Exercise data Start Marker

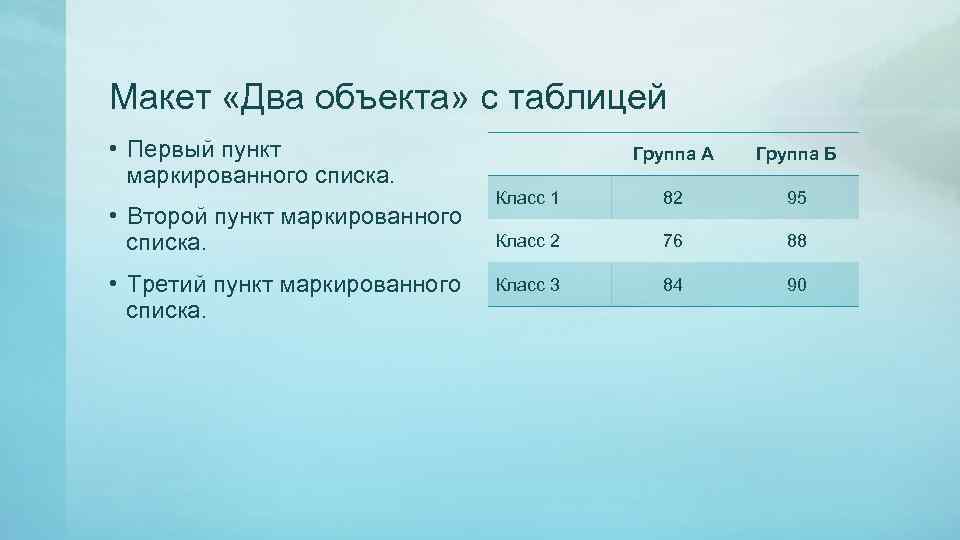 Макет «Два объекта» с таблицей

• Первый пункт маркированного списка.

• Второй пункт маркированного списка.

• Третий пункт маркированного списка.

| | Группа А | Группа Б |
|---|---|---|
| Класс 1 | 82 | 95 |
| Класс 2 | 76 | 88 |
| Класс 3 | 84 | 90 |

Exercise data End Marker

What the task requires :: Scan the material above for the word "списка", and copy every line in which it is found.

Task answer ::
• Первый пункт маркированного списка.
• Второй пункт маркированного списка.
• Третий пункт маркированного списка.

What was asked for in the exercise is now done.